** begin Records provided **
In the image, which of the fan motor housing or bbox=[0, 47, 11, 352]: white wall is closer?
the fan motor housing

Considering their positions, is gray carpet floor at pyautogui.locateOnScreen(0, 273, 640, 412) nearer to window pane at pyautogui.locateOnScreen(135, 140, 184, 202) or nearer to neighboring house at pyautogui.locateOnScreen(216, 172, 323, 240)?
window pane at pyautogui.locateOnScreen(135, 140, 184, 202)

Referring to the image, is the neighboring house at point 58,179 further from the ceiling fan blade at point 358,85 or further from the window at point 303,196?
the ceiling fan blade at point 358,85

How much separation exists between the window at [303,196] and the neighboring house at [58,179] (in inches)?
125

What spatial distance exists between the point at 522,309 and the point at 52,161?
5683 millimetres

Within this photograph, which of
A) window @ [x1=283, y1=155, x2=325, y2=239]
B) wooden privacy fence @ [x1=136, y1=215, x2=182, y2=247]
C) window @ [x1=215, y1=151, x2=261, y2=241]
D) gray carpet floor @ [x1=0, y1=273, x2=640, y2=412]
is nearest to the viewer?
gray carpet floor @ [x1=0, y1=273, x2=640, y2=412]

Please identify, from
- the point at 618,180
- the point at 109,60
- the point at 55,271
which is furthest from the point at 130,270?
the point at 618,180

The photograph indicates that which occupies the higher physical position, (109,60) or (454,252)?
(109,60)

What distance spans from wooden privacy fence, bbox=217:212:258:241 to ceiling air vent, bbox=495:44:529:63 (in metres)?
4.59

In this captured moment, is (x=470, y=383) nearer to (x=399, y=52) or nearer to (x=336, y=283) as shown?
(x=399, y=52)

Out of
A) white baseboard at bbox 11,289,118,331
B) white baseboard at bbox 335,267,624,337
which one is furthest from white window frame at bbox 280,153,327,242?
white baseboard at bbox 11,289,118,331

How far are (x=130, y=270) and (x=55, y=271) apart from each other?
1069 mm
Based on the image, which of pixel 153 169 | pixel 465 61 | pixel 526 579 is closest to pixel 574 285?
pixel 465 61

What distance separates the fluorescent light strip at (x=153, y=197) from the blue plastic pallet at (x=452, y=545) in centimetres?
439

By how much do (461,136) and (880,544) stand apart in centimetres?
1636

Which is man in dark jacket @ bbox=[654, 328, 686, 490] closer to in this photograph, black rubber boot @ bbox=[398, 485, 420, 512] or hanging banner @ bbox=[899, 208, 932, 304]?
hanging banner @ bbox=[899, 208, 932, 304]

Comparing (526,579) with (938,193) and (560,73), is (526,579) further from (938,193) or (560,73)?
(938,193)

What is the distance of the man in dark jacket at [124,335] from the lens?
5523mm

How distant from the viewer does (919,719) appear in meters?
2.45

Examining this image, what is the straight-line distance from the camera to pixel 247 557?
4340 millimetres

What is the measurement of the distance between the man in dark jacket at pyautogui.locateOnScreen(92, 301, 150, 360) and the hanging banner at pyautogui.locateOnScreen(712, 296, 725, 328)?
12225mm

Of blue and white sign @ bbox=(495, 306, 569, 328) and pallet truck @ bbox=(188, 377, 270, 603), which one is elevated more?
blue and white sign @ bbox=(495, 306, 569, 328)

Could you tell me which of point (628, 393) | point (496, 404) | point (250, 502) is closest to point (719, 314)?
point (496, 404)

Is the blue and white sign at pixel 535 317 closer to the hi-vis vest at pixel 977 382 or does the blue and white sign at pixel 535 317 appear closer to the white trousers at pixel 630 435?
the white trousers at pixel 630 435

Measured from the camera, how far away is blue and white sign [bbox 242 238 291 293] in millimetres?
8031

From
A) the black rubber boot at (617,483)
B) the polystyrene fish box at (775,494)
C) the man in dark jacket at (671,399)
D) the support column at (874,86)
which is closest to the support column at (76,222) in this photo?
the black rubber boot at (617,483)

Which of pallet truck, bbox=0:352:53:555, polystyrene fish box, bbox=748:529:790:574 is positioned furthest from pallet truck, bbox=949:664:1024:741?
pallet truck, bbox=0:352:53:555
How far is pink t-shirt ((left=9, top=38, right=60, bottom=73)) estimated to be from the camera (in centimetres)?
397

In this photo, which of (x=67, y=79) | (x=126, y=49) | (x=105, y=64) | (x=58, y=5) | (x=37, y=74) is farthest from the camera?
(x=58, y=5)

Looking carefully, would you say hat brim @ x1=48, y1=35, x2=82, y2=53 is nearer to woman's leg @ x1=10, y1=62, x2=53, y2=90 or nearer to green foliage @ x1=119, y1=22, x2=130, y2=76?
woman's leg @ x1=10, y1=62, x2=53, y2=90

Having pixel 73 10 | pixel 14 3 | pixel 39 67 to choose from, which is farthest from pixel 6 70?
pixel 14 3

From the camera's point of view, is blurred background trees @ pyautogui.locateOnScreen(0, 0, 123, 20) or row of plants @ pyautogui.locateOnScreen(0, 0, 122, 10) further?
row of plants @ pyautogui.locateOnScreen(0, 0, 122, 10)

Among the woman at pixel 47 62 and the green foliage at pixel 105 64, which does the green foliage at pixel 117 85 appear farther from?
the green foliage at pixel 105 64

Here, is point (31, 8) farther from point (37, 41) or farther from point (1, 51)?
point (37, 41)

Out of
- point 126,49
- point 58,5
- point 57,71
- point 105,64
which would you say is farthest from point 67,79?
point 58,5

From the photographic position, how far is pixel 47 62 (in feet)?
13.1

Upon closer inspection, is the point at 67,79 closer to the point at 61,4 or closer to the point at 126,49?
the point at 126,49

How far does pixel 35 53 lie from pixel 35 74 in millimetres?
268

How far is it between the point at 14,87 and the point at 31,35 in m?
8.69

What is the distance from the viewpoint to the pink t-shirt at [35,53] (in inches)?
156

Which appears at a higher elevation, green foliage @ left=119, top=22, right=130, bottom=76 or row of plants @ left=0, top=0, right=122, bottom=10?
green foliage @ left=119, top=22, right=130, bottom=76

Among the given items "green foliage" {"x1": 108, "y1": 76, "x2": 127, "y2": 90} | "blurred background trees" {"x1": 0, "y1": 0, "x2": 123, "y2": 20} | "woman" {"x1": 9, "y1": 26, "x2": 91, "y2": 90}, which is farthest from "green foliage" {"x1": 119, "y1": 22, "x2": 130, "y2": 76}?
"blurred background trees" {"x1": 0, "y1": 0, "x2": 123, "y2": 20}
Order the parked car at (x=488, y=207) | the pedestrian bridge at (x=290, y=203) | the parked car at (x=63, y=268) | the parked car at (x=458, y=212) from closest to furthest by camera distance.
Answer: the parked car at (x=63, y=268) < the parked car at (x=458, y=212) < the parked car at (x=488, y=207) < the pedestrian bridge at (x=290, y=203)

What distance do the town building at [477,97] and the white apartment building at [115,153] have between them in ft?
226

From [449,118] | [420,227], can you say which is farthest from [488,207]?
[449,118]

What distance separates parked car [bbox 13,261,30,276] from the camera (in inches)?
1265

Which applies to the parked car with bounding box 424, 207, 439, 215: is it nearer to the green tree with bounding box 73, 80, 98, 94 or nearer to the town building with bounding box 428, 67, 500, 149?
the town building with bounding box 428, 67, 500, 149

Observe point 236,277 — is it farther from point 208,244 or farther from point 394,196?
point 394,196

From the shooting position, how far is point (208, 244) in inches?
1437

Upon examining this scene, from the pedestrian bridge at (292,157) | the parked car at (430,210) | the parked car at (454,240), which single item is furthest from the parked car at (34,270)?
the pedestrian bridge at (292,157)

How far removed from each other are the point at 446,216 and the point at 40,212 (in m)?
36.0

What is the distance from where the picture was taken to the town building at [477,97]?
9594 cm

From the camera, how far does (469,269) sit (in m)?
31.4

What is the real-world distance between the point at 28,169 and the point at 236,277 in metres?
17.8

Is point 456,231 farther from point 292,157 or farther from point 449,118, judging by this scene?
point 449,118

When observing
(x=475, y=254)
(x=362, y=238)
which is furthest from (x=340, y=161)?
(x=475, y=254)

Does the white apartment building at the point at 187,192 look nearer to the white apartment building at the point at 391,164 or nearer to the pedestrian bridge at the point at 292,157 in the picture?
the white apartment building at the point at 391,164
** end Records provided **
Copy out word for word the part of the records that starts with the line containing "What distance separates parked" and runs through the end of the records.

What distance separates parked car [bbox 13,261,30,276] from the camera (in inches)?
1265

Which applies to the parked car with bounding box 424, 207, 439, 215: is it nearer to the green tree with bounding box 73, 80, 98, 94 or nearer to the town building with bounding box 428, 67, 500, 149?
the town building with bounding box 428, 67, 500, 149

Observe point 236,277 — is it farther from point 208,244 or farther from point 394,196?
point 394,196

From the shooting position, how far is point (208, 244) in inches?
1437

Upon examining this scene, from the pedestrian bridge at (292,157) | the parked car at (430,210) | the parked car at (454,240), which single item is furthest from the parked car at (34,270)?
the pedestrian bridge at (292,157)

How far removed from each other are the point at 446,216 and the point at 40,212 (in m)?
36.0

What is the distance from where the picture was taken to the town building at [477,97]?
9594 cm

From the camera, how far does (469,269) sit (in m)?
31.4

What is the real-world distance between the point at 28,169 and the point at 236,277 in metres?
17.8

Is point 456,231 farther from point 292,157 or farther from point 449,118, judging by this scene?
point 449,118

When observing
(x=475, y=254)
(x=362, y=238)
which is furthest from (x=340, y=161)?
(x=475, y=254)

Does the white apartment building at the point at 187,192 look nearer to the white apartment building at the point at 391,164 or nearer to the pedestrian bridge at the point at 292,157 in the picture?
the white apartment building at the point at 391,164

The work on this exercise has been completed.